L’Extended Universe di Pynchon, a oggi – per cui è possibile parlare di veri e propri vasi comunicanti che si attraversano continuamente, in una serie di rimandi simili a un gioco di specchi, tra personaggi che ritornano e scansioni temporali trascese –, si conclude con due libri che sono l’uno la controparte ideale dell’altro: Vizio di forma (uscito anche in una versione cinematografica, l’unica, del regista Paul Thomas Anderson), del 2009, e La cresta dell’onda del 2013. Entrambi seguono le vicissitudini di due investigatori, Larry “Doc” Sportello nel primo, e Maxine Tarnow nel secondo.
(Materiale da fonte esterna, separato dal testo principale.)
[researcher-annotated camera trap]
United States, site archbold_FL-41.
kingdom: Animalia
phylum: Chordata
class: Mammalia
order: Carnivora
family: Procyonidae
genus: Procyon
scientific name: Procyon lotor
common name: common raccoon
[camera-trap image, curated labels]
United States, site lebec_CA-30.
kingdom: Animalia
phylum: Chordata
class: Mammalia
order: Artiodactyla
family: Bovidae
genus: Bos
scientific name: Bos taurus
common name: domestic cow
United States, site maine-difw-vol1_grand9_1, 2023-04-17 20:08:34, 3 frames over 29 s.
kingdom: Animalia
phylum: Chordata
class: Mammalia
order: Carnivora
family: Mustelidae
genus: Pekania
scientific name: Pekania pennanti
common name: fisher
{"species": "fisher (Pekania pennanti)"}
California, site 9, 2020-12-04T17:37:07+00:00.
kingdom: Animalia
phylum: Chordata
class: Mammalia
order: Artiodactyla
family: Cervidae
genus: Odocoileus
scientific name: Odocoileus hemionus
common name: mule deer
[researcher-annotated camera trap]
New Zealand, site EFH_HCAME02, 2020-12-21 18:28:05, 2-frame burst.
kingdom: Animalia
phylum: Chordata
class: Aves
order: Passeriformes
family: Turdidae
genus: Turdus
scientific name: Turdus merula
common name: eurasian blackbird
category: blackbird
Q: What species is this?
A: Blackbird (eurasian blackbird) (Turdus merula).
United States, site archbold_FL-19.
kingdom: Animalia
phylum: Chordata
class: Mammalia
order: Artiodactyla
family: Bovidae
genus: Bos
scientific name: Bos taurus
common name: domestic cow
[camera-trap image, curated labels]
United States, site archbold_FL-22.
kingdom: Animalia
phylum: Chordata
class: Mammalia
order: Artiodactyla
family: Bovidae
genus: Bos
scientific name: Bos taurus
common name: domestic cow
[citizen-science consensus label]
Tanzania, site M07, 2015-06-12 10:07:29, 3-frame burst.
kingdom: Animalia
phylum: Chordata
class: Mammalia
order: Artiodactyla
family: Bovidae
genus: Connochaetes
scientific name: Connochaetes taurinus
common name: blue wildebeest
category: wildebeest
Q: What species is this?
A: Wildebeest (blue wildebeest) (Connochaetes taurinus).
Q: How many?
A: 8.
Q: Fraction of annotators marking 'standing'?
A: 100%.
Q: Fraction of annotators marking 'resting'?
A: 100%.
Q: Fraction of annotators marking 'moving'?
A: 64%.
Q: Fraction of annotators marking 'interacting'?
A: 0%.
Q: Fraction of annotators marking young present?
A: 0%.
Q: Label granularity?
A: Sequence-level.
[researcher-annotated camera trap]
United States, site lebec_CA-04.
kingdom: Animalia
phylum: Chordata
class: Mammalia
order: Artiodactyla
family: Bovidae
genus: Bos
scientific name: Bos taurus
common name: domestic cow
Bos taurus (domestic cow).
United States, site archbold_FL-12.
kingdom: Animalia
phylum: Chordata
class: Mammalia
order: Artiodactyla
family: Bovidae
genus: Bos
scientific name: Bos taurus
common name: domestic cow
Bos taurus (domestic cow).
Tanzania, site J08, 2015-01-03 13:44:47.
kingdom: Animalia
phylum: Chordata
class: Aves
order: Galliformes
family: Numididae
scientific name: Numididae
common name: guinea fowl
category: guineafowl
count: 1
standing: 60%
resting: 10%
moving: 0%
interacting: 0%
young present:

Doc segue il caso di un presunto rapimento ai danni dell’amante della sua ex compagna, un ebreo che «vuole essere un nazista»; Maxine, invece, è immersa in una New York simile a un caleidoscopio, una megalopoli che sembra sempre di più un videogioco. Entrambe le opere possono essere definite come un profondo omaggio alla narrativa gialla, e se da un lato, Vizio di forma è una dichiarazione d’amore agli anni Settanta – dove l’unica via di salvezza rimane il Cielo –, dall’altra parte, l’ultimo libro di Pynchon suona come un melanconico requiem per una civiltà colpita dal disastro dell’11 Settembre (siamo nella Primavera del 2001): tutti ci muoviamo come in un labirinto all’interno della Rete, dove le informazioni trasmesse sono prive di forma, e l’unica anarchia è quella incarnata dal cyber–spazio. Ogni messaggio è frammentato, e come scrive DeLillo: il potere del «capitale informatico crea il futuro». Non resta che rifugiarsi nel DeepArcher, il software informatico che diventa open source, sorta di Xibalba – l’oltretomba dei Maya –: un rifugio virtuale dove rifuggire dal mondo reale. Nella sottomissione alla Rete, che crea e alimenta dipendenze compulsive come lo shopping sfrenato, il tempo abnorme passato davanti ai videogiochi, lo streaming selvaggio e la masturbazione, tutto questo rimanda ancora una volta alle trame occulte del Potere: così, forse, è possibile leggere l’intera parabola narrativa dell’opera di Pynchon, come un tentativo di decifrare questo enigma: da V., a Tristero, passando per il missile OOOOO. E a noi rimane il silenzio, racchiuso nelle poche fotografie esistenti dell’autore, lo stesso che ha attraversato il corpo del Novecento e lo ha visto trasformarsi dopo averne profetizzato la sua disfatta.